═════ Excerpted passage ═════

The $100 billion a year climate fund promised by developed nations to help developing countries advance clean energy technologies was likely to be a major topic of discussion at the event next week, as developing countries lie in wait for the funds that were to materialize in 2020, Singh said.

"You can't talk about just transitions and not talk about the development finance that needs to come to countries... there are developing countries that are looking forward to technology transfer, technical assistance and climate finance," she said.

Under the 2015 Paris Agreement on climate change, 197 countries committed to cutting greenhouse gas emissions and restrict global warming to below 2 degrees Celsius, preferably to 1.5 degrees Celsius, compared with pre-industrial levels.

Countries need about $4.4 trillion a year to limit global warming to 1.5 degrees Celsius, but only half of those funds are currently available.

As per new official pledges to the UN, nations will cut only 7.5% off the projected 2030 emissions, the United Nations Environment Programme, or UNEP, concluded in an Oct. 26 report. A 55% cut is required to reach the milestone of limiting global warming to 1.5 degrees Celsius, UNEP said.

═════ Dataset excerpts ═════

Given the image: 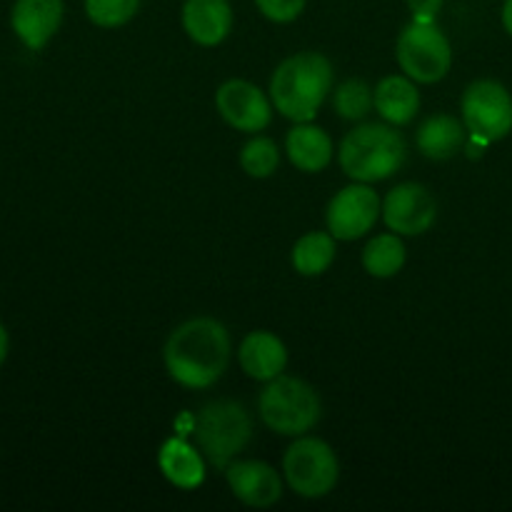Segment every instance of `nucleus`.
<instances>
[{"label":"nucleus","mask_w":512,"mask_h":512,"mask_svg":"<svg viewBox=\"0 0 512 512\" xmlns=\"http://www.w3.org/2000/svg\"><path fill=\"white\" fill-rule=\"evenodd\" d=\"M290 260H293V268L300 275H305V278H318L335 260V235L330 230L328 233H320V230L305 233L293 245Z\"/></svg>","instance_id":"nucleus-20"},{"label":"nucleus","mask_w":512,"mask_h":512,"mask_svg":"<svg viewBox=\"0 0 512 512\" xmlns=\"http://www.w3.org/2000/svg\"><path fill=\"white\" fill-rule=\"evenodd\" d=\"M5 355H8V333H5V328L0 325V365H3Z\"/></svg>","instance_id":"nucleus-28"},{"label":"nucleus","mask_w":512,"mask_h":512,"mask_svg":"<svg viewBox=\"0 0 512 512\" xmlns=\"http://www.w3.org/2000/svg\"><path fill=\"white\" fill-rule=\"evenodd\" d=\"M308 0H255L260 13L273 23H293L305 10Z\"/></svg>","instance_id":"nucleus-25"},{"label":"nucleus","mask_w":512,"mask_h":512,"mask_svg":"<svg viewBox=\"0 0 512 512\" xmlns=\"http://www.w3.org/2000/svg\"><path fill=\"white\" fill-rule=\"evenodd\" d=\"M238 363L248 378L268 383L285 373L288 365V348L278 335L270 330H253L243 338L238 350Z\"/></svg>","instance_id":"nucleus-14"},{"label":"nucleus","mask_w":512,"mask_h":512,"mask_svg":"<svg viewBox=\"0 0 512 512\" xmlns=\"http://www.w3.org/2000/svg\"><path fill=\"white\" fill-rule=\"evenodd\" d=\"M225 480L240 503L250 508H273L283 498V480L263 460H238L225 468Z\"/></svg>","instance_id":"nucleus-12"},{"label":"nucleus","mask_w":512,"mask_h":512,"mask_svg":"<svg viewBox=\"0 0 512 512\" xmlns=\"http://www.w3.org/2000/svg\"><path fill=\"white\" fill-rule=\"evenodd\" d=\"M445 0H408V8L413 13V20H428L433 23L438 13L443 10Z\"/></svg>","instance_id":"nucleus-26"},{"label":"nucleus","mask_w":512,"mask_h":512,"mask_svg":"<svg viewBox=\"0 0 512 512\" xmlns=\"http://www.w3.org/2000/svg\"><path fill=\"white\" fill-rule=\"evenodd\" d=\"M383 220L398 235H423L438 220V203L420 183H400L385 195Z\"/></svg>","instance_id":"nucleus-11"},{"label":"nucleus","mask_w":512,"mask_h":512,"mask_svg":"<svg viewBox=\"0 0 512 512\" xmlns=\"http://www.w3.org/2000/svg\"><path fill=\"white\" fill-rule=\"evenodd\" d=\"M230 353L233 343L228 328L210 315H200L185 320L170 333L163 360L175 383L190 390H205L223 378Z\"/></svg>","instance_id":"nucleus-1"},{"label":"nucleus","mask_w":512,"mask_h":512,"mask_svg":"<svg viewBox=\"0 0 512 512\" xmlns=\"http://www.w3.org/2000/svg\"><path fill=\"white\" fill-rule=\"evenodd\" d=\"M405 140L393 125L363 123L350 130L338 150L343 173L353 183H380L398 173L405 163Z\"/></svg>","instance_id":"nucleus-3"},{"label":"nucleus","mask_w":512,"mask_h":512,"mask_svg":"<svg viewBox=\"0 0 512 512\" xmlns=\"http://www.w3.org/2000/svg\"><path fill=\"white\" fill-rule=\"evenodd\" d=\"M405 258V243L398 233H383L375 235L368 245L363 248V268L373 278H393L403 270Z\"/></svg>","instance_id":"nucleus-21"},{"label":"nucleus","mask_w":512,"mask_h":512,"mask_svg":"<svg viewBox=\"0 0 512 512\" xmlns=\"http://www.w3.org/2000/svg\"><path fill=\"white\" fill-rule=\"evenodd\" d=\"M465 140H468V128H465V123L448 113H438L425 118L423 123H420L418 133H415L418 150L430 160L455 158V155L465 148Z\"/></svg>","instance_id":"nucleus-16"},{"label":"nucleus","mask_w":512,"mask_h":512,"mask_svg":"<svg viewBox=\"0 0 512 512\" xmlns=\"http://www.w3.org/2000/svg\"><path fill=\"white\" fill-rule=\"evenodd\" d=\"M183 28L193 43L215 48L233 30V8L228 0H185Z\"/></svg>","instance_id":"nucleus-15"},{"label":"nucleus","mask_w":512,"mask_h":512,"mask_svg":"<svg viewBox=\"0 0 512 512\" xmlns=\"http://www.w3.org/2000/svg\"><path fill=\"white\" fill-rule=\"evenodd\" d=\"M333 93V65L323 53H295L275 68L270 100L293 123H310Z\"/></svg>","instance_id":"nucleus-2"},{"label":"nucleus","mask_w":512,"mask_h":512,"mask_svg":"<svg viewBox=\"0 0 512 512\" xmlns=\"http://www.w3.org/2000/svg\"><path fill=\"white\" fill-rule=\"evenodd\" d=\"M333 108L343 120H363L375 108V88L350 78L333 90Z\"/></svg>","instance_id":"nucleus-22"},{"label":"nucleus","mask_w":512,"mask_h":512,"mask_svg":"<svg viewBox=\"0 0 512 512\" xmlns=\"http://www.w3.org/2000/svg\"><path fill=\"white\" fill-rule=\"evenodd\" d=\"M283 473L293 493L318 500L333 493L340 480V463L335 450L325 440L300 435L283 458Z\"/></svg>","instance_id":"nucleus-7"},{"label":"nucleus","mask_w":512,"mask_h":512,"mask_svg":"<svg viewBox=\"0 0 512 512\" xmlns=\"http://www.w3.org/2000/svg\"><path fill=\"white\" fill-rule=\"evenodd\" d=\"M285 153L290 163L303 173H320L333 160V140L313 123H295L285 138Z\"/></svg>","instance_id":"nucleus-18"},{"label":"nucleus","mask_w":512,"mask_h":512,"mask_svg":"<svg viewBox=\"0 0 512 512\" xmlns=\"http://www.w3.org/2000/svg\"><path fill=\"white\" fill-rule=\"evenodd\" d=\"M503 25H505V30L512 35V0H505V5H503Z\"/></svg>","instance_id":"nucleus-27"},{"label":"nucleus","mask_w":512,"mask_h":512,"mask_svg":"<svg viewBox=\"0 0 512 512\" xmlns=\"http://www.w3.org/2000/svg\"><path fill=\"white\" fill-rule=\"evenodd\" d=\"M395 58L400 70L420 85H433L450 73L453 48L443 30L428 20H413L398 35Z\"/></svg>","instance_id":"nucleus-6"},{"label":"nucleus","mask_w":512,"mask_h":512,"mask_svg":"<svg viewBox=\"0 0 512 512\" xmlns=\"http://www.w3.org/2000/svg\"><path fill=\"white\" fill-rule=\"evenodd\" d=\"M375 108L390 125L413 123L420 110L418 83L408 75H388L375 88Z\"/></svg>","instance_id":"nucleus-19"},{"label":"nucleus","mask_w":512,"mask_h":512,"mask_svg":"<svg viewBox=\"0 0 512 512\" xmlns=\"http://www.w3.org/2000/svg\"><path fill=\"white\" fill-rule=\"evenodd\" d=\"M140 8V0H85V13L98 28H120L130 23Z\"/></svg>","instance_id":"nucleus-24"},{"label":"nucleus","mask_w":512,"mask_h":512,"mask_svg":"<svg viewBox=\"0 0 512 512\" xmlns=\"http://www.w3.org/2000/svg\"><path fill=\"white\" fill-rule=\"evenodd\" d=\"M215 105L220 118L240 133H260L273 118V100L250 80H225L215 93Z\"/></svg>","instance_id":"nucleus-10"},{"label":"nucleus","mask_w":512,"mask_h":512,"mask_svg":"<svg viewBox=\"0 0 512 512\" xmlns=\"http://www.w3.org/2000/svg\"><path fill=\"white\" fill-rule=\"evenodd\" d=\"M383 218V200L378 198L370 183H353L333 195L328 205V230L335 240H358L375 228Z\"/></svg>","instance_id":"nucleus-9"},{"label":"nucleus","mask_w":512,"mask_h":512,"mask_svg":"<svg viewBox=\"0 0 512 512\" xmlns=\"http://www.w3.org/2000/svg\"><path fill=\"white\" fill-rule=\"evenodd\" d=\"M63 23V0H15L10 25L28 50H43Z\"/></svg>","instance_id":"nucleus-13"},{"label":"nucleus","mask_w":512,"mask_h":512,"mask_svg":"<svg viewBox=\"0 0 512 512\" xmlns=\"http://www.w3.org/2000/svg\"><path fill=\"white\" fill-rule=\"evenodd\" d=\"M158 468L175 488L195 490L205 480V455L185 440L170 438L160 445Z\"/></svg>","instance_id":"nucleus-17"},{"label":"nucleus","mask_w":512,"mask_h":512,"mask_svg":"<svg viewBox=\"0 0 512 512\" xmlns=\"http://www.w3.org/2000/svg\"><path fill=\"white\" fill-rule=\"evenodd\" d=\"M193 435L213 468L225 470L253 438V418L238 400H213L195 415Z\"/></svg>","instance_id":"nucleus-5"},{"label":"nucleus","mask_w":512,"mask_h":512,"mask_svg":"<svg viewBox=\"0 0 512 512\" xmlns=\"http://www.w3.org/2000/svg\"><path fill=\"white\" fill-rule=\"evenodd\" d=\"M240 165L250 178H270L280 165V150L275 140L265 138V135H255L240 150Z\"/></svg>","instance_id":"nucleus-23"},{"label":"nucleus","mask_w":512,"mask_h":512,"mask_svg":"<svg viewBox=\"0 0 512 512\" xmlns=\"http://www.w3.org/2000/svg\"><path fill=\"white\" fill-rule=\"evenodd\" d=\"M463 123L470 138L490 145L512 133V95L498 80H475L465 88L460 103Z\"/></svg>","instance_id":"nucleus-8"},{"label":"nucleus","mask_w":512,"mask_h":512,"mask_svg":"<svg viewBox=\"0 0 512 512\" xmlns=\"http://www.w3.org/2000/svg\"><path fill=\"white\" fill-rule=\"evenodd\" d=\"M260 420L273 433L300 438L318 425L323 415L318 390L295 375H278L268 380L258 398Z\"/></svg>","instance_id":"nucleus-4"}]
</instances>
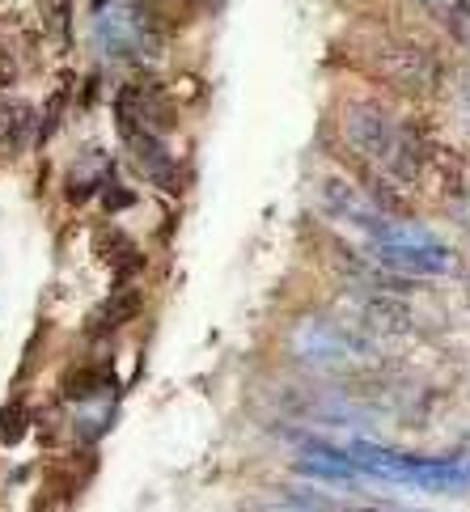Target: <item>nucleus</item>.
<instances>
[{
    "instance_id": "obj_1",
    "label": "nucleus",
    "mask_w": 470,
    "mask_h": 512,
    "mask_svg": "<svg viewBox=\"0 0 470 512\" xmlns=\"http://www.w3.org/2000/svg\"><path fill=\"white\" fill-rule=\"evenodd\" d=\"M343 140L360 153V161H369L373 170H382L390 182H411L424 178L428 149L420 132H411L403 119H394L386 106L377 102H348L343 106Z\"/></svg>"
},
{
    "instance_id": "obj_2",
    "label": "nucleus",
    "mask_w": 470,
    "mask_h": 512,
    "mask_svg": "<svg viewBox=\"0 0 470 512\" xmlns=\"http://www.w3.org/2000/svg\"><path fill=\"white\" fill-rule=\"evenodd\" d=\"M348 457L360 474H373V479H390V483H407L424 491H466L470 487V462H424V457H403V453H386L373 445H352Z\"/></svg>"
},
{
    "instance_id": "obj_3",
    "label": "nucleus",
    "mask_w": 470,
    "mask_h": 512,
    "mask_svg": "<svg viewBox=\"0 0 470 512\" xmlns=\"http://www.w3.org/2000/svg\"><path fill=\"white\" fill-rule=\"evenodd\" d=\"M365 68L373 72L377 81L394 85L399 94H432L441 85V64L432 51H424L420 43L407 39H377L365 56Z\"/></svg>"
},
{
    "instance_id": "obj_4",
    "label": "nucleus",
    "mask_w": 470,
    "mask_h": 512,
    "mask_svg": "<svg viewBox=\"0 0 470 512\" xmlns=\"http://www.w3.org/2000/svg\"><path fill=\"white\" fill-rule=\"evenodd\" d=\"M369 242H373V259L386 271H403V276H445V271L454 267V254L420 229H394L390 237H369Z\"/></svg>"
},
{
    "instance_id": "obj_5",
    "label": "nucleus",
    "mask_w": 470,
    "mask_h": 512,
    "mask_svg": "<svg viewBox=\"0 0 470 512\" xmlns=\"http://www.w3.org/2000/svg\"><path fill=\"white\" fill-rule=\"evenodd\" d=\"M322 208H327V216H335V221H348L352 229H360L365 237H390L399 225V216H390L377 199H365L356 187H348V182L339 178H327L322 182Z\"/></svg>"
},
{
    "instance_id": "obj_6",
    "label": "nucleus",
    "mask_w": 470,
    "mask_h": 512,
    "mask_svg": "<svg viewBox=\"0 0 470 512\" xmlns=\"http://www.w3.org/2000/svg\"><path fill=\"white\" fill-rule=\"evenodd\" d=\"M128 149H132V157H136V170H140L144 178H149L153 187L178 195V166H174V157H170L166 144H161V136H157V132L132 140Z\"/></svg>"
},
{
    "instance_id": "obj_7",
    "label": "nucleus",
    "mask_w": 470,
    "mask_h": 512,
    "mask_svg": "<svg viewBox=\"0 0 470 512\" xmlns=\"http://www.w3.org/2000/svg\"><path fill=\"white\" fill-rule=\"evenodd\" d=\"M140 309H144L140 288H119V292H111V297L98 305V314H94V335H111V331H119V326L136 322Z\"/></svg>"
},
{
    "instance_id": "obj_8",
    "label": "nucleus",
    "mask_w": 470,
    "mask_h": 512,
    "mask_svg": "<svg viewBox=\"0 0 470 512\" xmlns=\"http://www.w3.org/2000/svg\"><path fill=\"white\" fill-rule=\"evenodd\" d=\"M94 254L106 267H115V276H128V271L140 267V250L132 246V237L119 233V229H102L94 237Z\"/></svg>"
},
{
    "instance_id": "obj_9",
    "label": "nucleus",
    "mask_w": 470,
    "mask_h": 512,
    "mask_svg": "<svg viewBox=\"0 0 470 512\" xmlns=\"http://www.w3.org/2000/svg\"><path fill=\"white\" fill-rule=\"evenodd\" d=\"M360 318H365L373 331H407V326H411V314H407L399 301H390L386 292H373V297L360 301Z\"/></svg>"
},
{
    "instance_id": "obj_10",
    "label": "nucleus",
    "mask_w": 470,
    "mask_h": 512,
    "mask_svg": "<svg viewBox=\"0 0 470 512\" xmlns=\"http://www.w3.org/2000/svg\"><path fill=\"white\" fill-rule=\"evenodd\" d=\"M111 386H115V373L111 369H72L68 377H64V398H72V402H89V398H102V394H111Z\"/></svg>"
},
{
    "instance_id": "obj_11",
    "label": "nucleus",
    "mask_w": 470,
    "mask_h": 512,
    "mask_svg": "<svg viewBox=\"0 0 470 512\" xmlns=\"http://www.w3.org/2000/svg\"><path fill=\"white\" fill-rule=\"evenodd\" d=\"M420 5L437 17V22L470 47V0H420Z\"/></svg>"
},
{
    "instance_id": "obj_12",
    "label": "nucleus",
    "mask_w": 470,
    "mask_h": 512,
    "mask_svg": "<svg viewBox=\"0 0 470 512\" xmlns=\"http://www.w3.org/2000/svg\"><path fill=\"white\" fill-rule=\"evenodd\" d=\"M34 136V111L30 106H13L9 111V127H5V149L9 153H22Z\"/></svg>"
},
{
    "instance_id": "obj_13",
    "label": "nucleus",
    "mask_w": 470,
    "mask_h": 512,
    "mask_svg": "<svg viewBox=\"0 0 470 512\" xmlns=\"http://www.w3.org/2000/svg\"><path fill=\"white\" fill-rule=\"evenodd\" d=\"M22 436H26V407L17 402V407H9L0 415V445H17Z\"/></svg>"
},
{
    "instance_id": "obj_14",
    "label": "nucleus",
    "mask_w": 470,
    "mask_h": 512,
    "mask_svg": "<svg viewBox=\"0 0 470 512\" xmlns=\"http://www.w3.org/2000/svg\"><path fill=\"white\" fill-rule=\"evenodd\" d=\"M458 111H462V123H466V132H470V72L462 77V89H458Z\"/></svg>"
},
{
    "instance_id": "obj_15",
    "label": "nucleus",
    "mask_w": 470,
    "mask_h": 512,
    "mask_svg": "<svg viewBox=\"0 0 470 512\" xmlns=\"http://www.w3.org/2000/svg\"><path fill=\"white\" fill-rule=\"evenodd\" d=\"M111 191H115V195H106V208H111V212H115V208H132V199H136L132 191H123V187H111Z\"/></svg>"
},
{
    "instance_id": "obj_16",
    "label": "nucleus",
    "mask_w": 470,
    "mask_h": 512,
    "mask_svg": "<svg viewBox=\"0 0 470 512\" xmlns=\"http://www.w3.org/2000/svg\"><path fill=\"white\" fill-rule=\"evenodd\" d=\"M13 81V64H9V56H5V51H0V89H5Z\"/></svg>"
}]
</instances>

═════

→ **Given request**:
Retype the climate finance passage starting at "The $100 billion" and ending at "2020, Singh said.". The entries were drawn from a different source than the climate finance passage.

→ **Full response**:
The $100 billion a year climate fund promised by developed nations to help developing countries advance clean energy technologies was likely to be a major topic of discussion at the event next week, as developing countries lie in wait for the funds that were to materialize in 2020, Singh said.